Using the records below, please work out how many lines contain "name"; answer with the number alone.
Task inputs Block Start
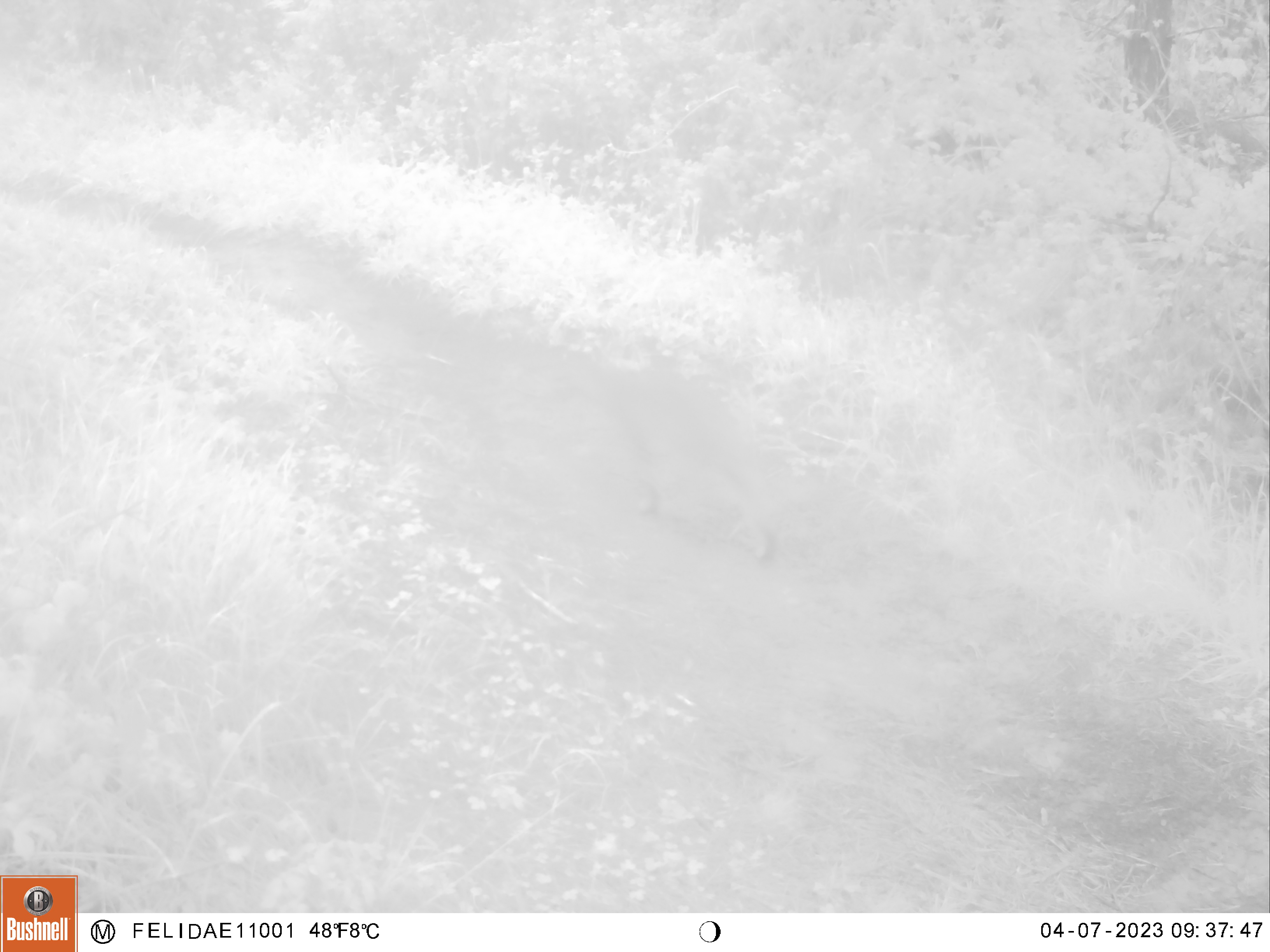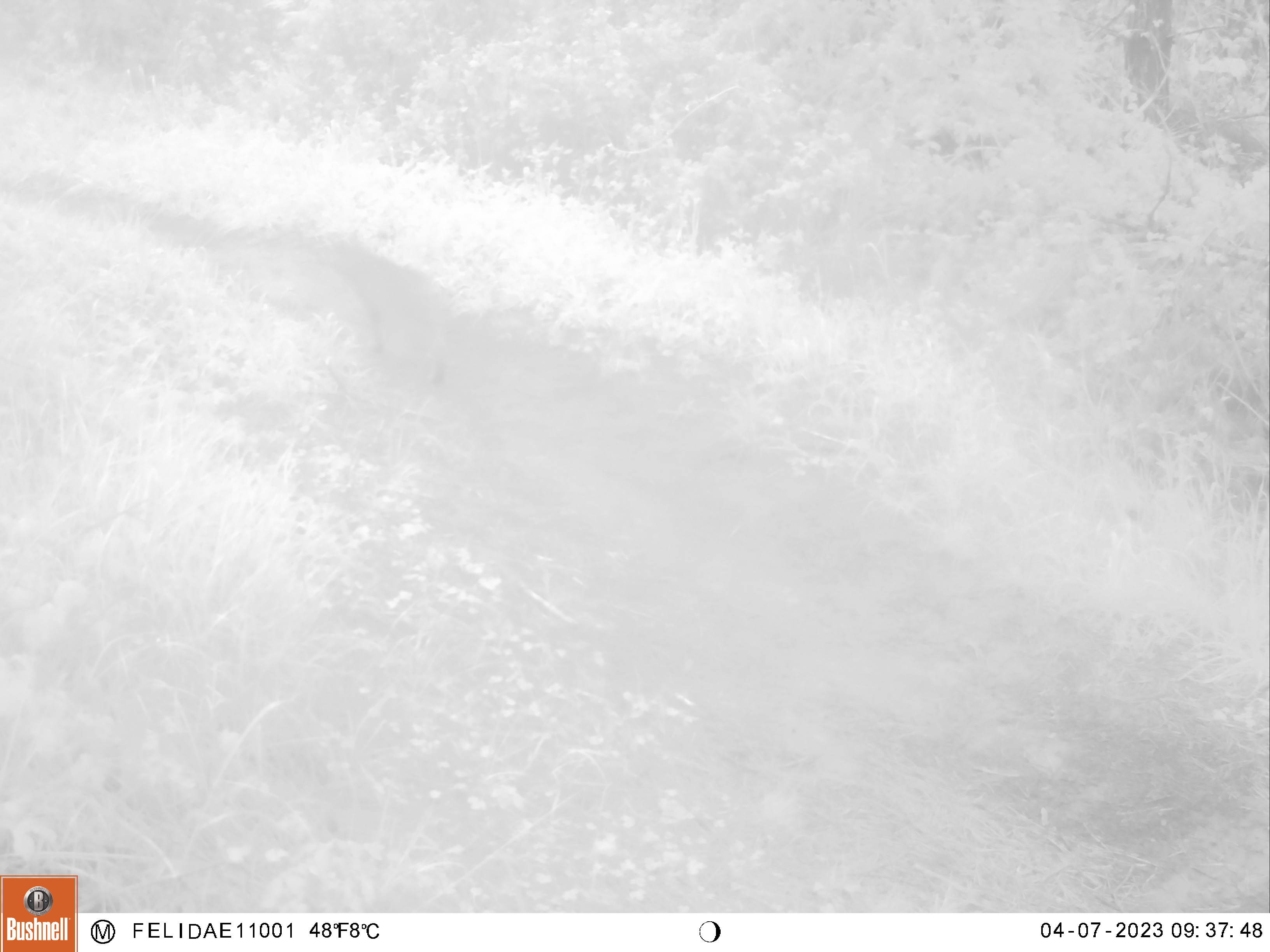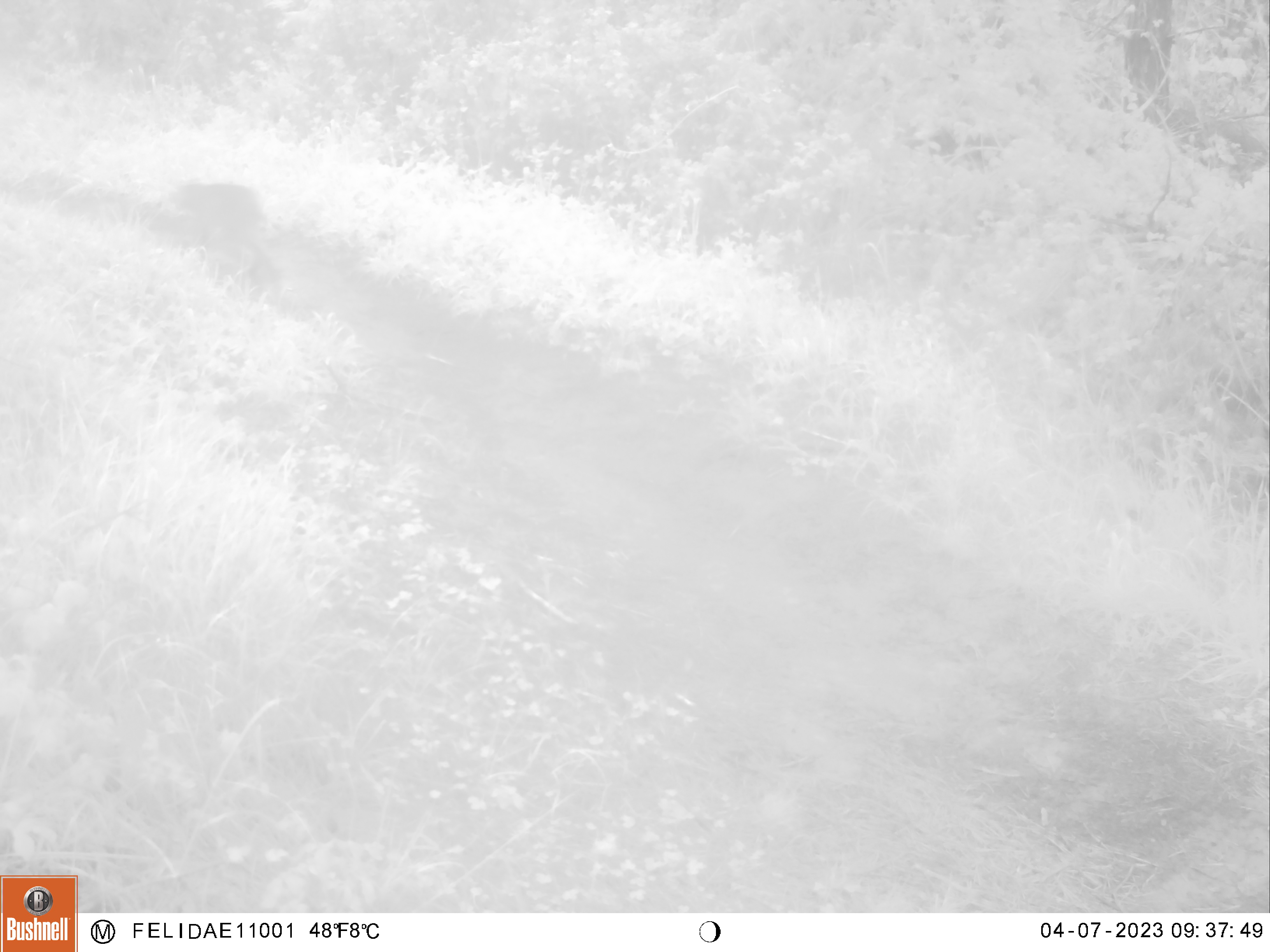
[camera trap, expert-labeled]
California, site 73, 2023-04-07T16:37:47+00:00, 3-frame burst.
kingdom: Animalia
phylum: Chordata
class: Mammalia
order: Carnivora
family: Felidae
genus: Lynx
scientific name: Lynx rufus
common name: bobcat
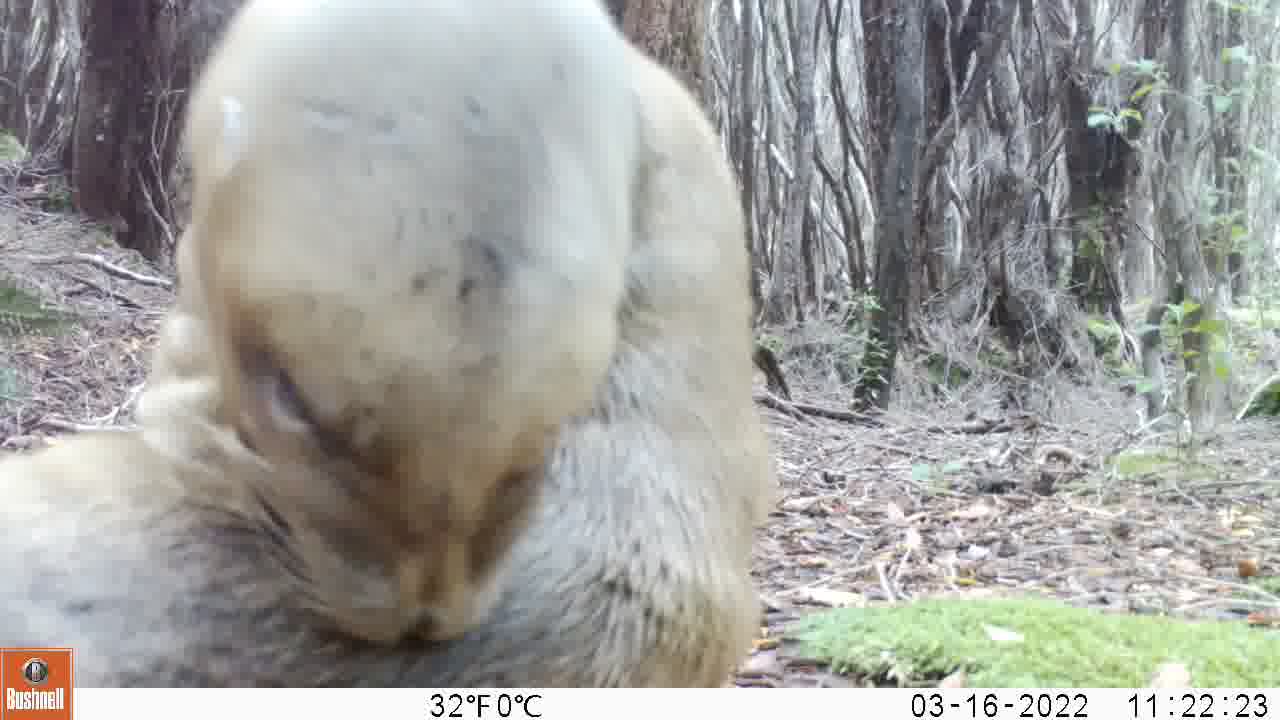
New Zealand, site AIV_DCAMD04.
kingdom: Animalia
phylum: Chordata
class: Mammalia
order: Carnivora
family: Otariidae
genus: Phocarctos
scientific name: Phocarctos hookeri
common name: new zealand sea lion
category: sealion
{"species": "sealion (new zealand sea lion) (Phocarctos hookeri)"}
Task inputs Block End
» Problem solution
4